From the data side, I am curious to know why only the two years? It may very well be that they are the only two years for which relevant data exists. But I doubt that. 1980 compared to 2008 is interesting, but perhaps already well-known. What would perhaps be more interesting is whether over the past few years, the increasing attention paid to weight and other health issues has begun to affect the growth of the obesity problem—poor pun very much intended.
The accompanying text makes a point about the number of adult Americans being obese. Certainly the dots as a percentage of the population achieve that goal of showing percents—though I hasten to add that their arrangement around the body in the centre does very little to aid in comparing the adults of 1980 to 2000 let alone the children. And as to the children, the article points out that they are growing fastest. At this, however, I can only take the authors at their word for the graphic does nothing to visualise this statement. Perhaps they outgrew the adults—but then the adults were themselves at one point children, but that is another matter—but their growth could now be slowing as a recent turn of events. But since we only have two years, we cannot know for certain.
The risk of death by [type of death] is interesting. But running bar charts as more of a radial chart could become a bit confusing. Is there any reason the bars grow in width as they extend further out? Or was that part of an all-too-obvious play on the problem. After all, the growth in area could be significant; a simple line of constant stroke to a point along the radial distance markers would have sufficed. And then I would be particularly curious to know whether any of these types of death are related to obesity. Neither the article nor the graphic provide any clues besides whatever knowledge the viewer brings to the table. (Okay, I think I am done with the puns.) And if one happens across the article with almost no knowledge of what diseases or medical conditions are caused by obesity, how does the graphic tie into the cost of healthcare costs brought upon the country by obesity.

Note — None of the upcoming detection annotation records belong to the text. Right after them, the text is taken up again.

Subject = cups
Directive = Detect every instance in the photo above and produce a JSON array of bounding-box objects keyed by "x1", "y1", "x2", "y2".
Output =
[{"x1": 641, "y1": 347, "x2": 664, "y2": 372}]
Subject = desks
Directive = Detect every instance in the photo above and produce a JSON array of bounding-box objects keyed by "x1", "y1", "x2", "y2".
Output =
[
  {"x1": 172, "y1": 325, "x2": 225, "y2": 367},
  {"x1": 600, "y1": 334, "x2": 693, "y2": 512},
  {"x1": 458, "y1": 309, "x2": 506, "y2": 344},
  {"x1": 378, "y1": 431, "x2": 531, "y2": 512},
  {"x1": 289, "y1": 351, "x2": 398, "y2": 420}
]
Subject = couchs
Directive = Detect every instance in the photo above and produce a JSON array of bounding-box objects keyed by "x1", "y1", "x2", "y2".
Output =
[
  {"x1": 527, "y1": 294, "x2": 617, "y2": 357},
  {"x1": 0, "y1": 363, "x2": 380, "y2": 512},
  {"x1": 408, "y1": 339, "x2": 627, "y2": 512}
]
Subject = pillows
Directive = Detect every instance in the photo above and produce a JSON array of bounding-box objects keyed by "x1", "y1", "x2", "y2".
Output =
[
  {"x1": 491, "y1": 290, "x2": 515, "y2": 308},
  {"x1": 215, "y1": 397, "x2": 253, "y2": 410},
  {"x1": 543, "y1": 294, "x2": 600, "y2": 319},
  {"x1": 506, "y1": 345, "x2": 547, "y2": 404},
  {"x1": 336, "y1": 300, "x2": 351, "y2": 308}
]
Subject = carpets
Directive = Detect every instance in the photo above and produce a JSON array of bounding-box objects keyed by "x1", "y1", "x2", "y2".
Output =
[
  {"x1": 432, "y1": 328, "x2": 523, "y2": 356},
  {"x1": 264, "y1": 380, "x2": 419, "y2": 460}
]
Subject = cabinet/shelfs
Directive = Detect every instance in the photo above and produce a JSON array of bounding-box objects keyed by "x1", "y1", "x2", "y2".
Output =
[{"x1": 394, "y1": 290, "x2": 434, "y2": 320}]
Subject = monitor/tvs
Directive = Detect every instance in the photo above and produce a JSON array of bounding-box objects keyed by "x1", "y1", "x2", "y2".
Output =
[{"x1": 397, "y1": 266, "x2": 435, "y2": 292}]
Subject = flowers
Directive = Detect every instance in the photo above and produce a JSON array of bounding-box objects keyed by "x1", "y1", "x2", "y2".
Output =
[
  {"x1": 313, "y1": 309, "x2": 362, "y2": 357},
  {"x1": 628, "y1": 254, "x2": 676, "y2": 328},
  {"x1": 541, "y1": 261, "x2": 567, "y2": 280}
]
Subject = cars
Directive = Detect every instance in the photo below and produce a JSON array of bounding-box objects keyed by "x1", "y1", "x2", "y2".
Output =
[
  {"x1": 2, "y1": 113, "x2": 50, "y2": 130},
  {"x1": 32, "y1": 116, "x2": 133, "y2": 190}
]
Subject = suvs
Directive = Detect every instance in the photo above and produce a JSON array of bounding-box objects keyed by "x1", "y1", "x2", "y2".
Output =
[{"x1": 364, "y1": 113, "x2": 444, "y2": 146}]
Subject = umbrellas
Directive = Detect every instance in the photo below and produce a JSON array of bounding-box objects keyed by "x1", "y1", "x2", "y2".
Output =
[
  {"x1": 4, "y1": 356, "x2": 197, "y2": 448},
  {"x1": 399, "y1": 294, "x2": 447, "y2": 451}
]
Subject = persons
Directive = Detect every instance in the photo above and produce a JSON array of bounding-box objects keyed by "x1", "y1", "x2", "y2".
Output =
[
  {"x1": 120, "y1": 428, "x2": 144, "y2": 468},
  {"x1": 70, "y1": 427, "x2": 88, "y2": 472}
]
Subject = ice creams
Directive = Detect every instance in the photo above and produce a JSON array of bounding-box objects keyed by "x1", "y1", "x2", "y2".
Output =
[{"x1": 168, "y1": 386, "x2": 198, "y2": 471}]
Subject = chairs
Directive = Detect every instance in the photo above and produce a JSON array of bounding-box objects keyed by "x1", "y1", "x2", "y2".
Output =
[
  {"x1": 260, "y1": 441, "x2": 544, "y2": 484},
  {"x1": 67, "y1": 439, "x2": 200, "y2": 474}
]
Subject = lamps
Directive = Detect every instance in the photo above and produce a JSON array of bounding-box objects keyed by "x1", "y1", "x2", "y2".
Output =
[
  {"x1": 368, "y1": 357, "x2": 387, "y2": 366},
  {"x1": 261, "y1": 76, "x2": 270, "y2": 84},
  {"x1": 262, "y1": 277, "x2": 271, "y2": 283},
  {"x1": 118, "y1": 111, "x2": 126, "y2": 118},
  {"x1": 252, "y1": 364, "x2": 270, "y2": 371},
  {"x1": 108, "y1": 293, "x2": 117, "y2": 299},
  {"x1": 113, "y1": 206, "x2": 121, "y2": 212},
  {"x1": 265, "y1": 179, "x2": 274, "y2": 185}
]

Overall, I think the graphic is well-intentioned. The public is becoming more accustomed to seeing data visualised. However, we need to make certain that we are communicating clearly by making datapoints easier to compare. (Looking at things across half of a circle is a bit tricky.) And then we need to make certain that the data we are visualising supports our statements. (Are children really the fastest growing? Over what span of time?) And then take the time to explain to the audience those things that may not be common knowledge. Does that mean dumb a piece down to the lowest common denominator of someone who has absolutely no knowledge? No. Design needs to elevate and educate its audience. Perhaps some of the finer details remain unexplained because of sheer complexity, but when amidst a host of details well-understood, that confounding bit may push an unsure viewer to do some additional research and educate him- or herself about the subject matter. And that, surely, is not a bad thing.